JOURNAL ARTICLE
RANDOMIZED CONTROLLED TRIAL

Effects of early progressive eccentric exercise on muscle size and function after anterior cruciate ligament reconstruction: a 1-year follow-up study of a randomized clinical trial

J Parry Gerber, Robin L Marcus, Leland E Dibble, Patrick E Greis, Robert T Burks, Paul C LaStayo
Physical Therapy 2009, 89 (1): 51-9
18988664

BACKGROUND AND PURPOSE: The authors previously reported that focused eccentric resistance training during the first 15 weeks following anterior cruciate ligament reconstruction (ACL-R) induced greater short-term increases in muscle volume, strength, and measures of function relative to standard rehabilitation. The purpose of this study was to evaluate the effects of early progressive eccentric exercise on muscle volume and function at 1 year after ACL-R.

PARTICIPANTS AND METHODS: Forty patients who had undergone an ACL-R were randomly assigned to 1 of 2 groups: a group that received early progressive eccentric exercise (n=20) and a group that received standard rehabilitation (n=20). Seventeen participants in the eccentric exercise group and 15 participants in the standard rehabilitation group completed a 1-year follow-up. Magnetic resonance images of the thighs were acquired 1 year after ACL-R and compared with images acquired 3 weeks after surgery. Likewise, routine knee examinations, self-report assessments, and strength and functional testing were completed 1 year after surgery and compared with previous evaluations. A 2-factor analysis of variance for repeated measures (group x time) was used to analyze the data.

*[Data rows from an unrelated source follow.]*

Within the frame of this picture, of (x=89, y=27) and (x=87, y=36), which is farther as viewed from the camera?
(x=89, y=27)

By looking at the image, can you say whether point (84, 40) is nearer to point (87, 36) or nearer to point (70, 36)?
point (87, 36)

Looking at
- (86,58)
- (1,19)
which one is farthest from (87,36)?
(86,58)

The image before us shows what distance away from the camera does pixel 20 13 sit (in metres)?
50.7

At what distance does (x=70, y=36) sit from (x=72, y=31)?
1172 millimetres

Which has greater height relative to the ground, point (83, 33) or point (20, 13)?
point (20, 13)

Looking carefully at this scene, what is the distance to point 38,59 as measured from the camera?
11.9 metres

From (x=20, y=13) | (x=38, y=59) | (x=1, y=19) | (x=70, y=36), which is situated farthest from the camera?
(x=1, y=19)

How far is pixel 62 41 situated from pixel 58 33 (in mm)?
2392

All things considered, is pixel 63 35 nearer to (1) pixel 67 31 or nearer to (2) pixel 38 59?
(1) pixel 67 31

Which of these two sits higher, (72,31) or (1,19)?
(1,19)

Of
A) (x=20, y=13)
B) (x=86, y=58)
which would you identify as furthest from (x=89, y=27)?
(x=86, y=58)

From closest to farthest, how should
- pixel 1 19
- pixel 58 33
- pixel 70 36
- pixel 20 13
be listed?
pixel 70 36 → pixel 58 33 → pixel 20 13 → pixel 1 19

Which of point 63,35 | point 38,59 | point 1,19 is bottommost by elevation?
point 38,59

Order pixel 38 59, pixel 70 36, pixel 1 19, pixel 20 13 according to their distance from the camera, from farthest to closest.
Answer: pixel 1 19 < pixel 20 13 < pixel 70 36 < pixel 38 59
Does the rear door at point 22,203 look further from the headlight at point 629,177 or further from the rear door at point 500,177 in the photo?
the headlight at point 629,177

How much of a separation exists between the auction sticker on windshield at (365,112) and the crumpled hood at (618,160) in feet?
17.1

RESULTS: Compared with the standard rehabilitation group, improvements in quadriceps femoris and gluteus maximus muscle volume in the involved lower extremity from 3 weeks to 1 year following ACL-R were significantly greater in the eccentric exercise group. Improvements in quadriceps femoris and gluteus maximus muscle volume were 23.3% (SD=14.1%) and 20.6% (SD=12.9%), respectively, in the eccentric exercise group and 13.4% (SD=10.3%) and 11.6% (SD=10.4%), respectively, in the standard rehabilitation group. Improvements in quadriceps femoris muscle strength and hopping distance also were significantly greater in the eccentric exercise group 1 year postsurgery.

DISCUSSION AND CONCLUSION: A 12-week focused eccentric resistance training program, implemented 3 weeks after ACL-R, resulted in greater increases in quadriceps femoris and gluteus maximus muscle volume and function compared with standard rehabilitation at 1 year following ACL-R.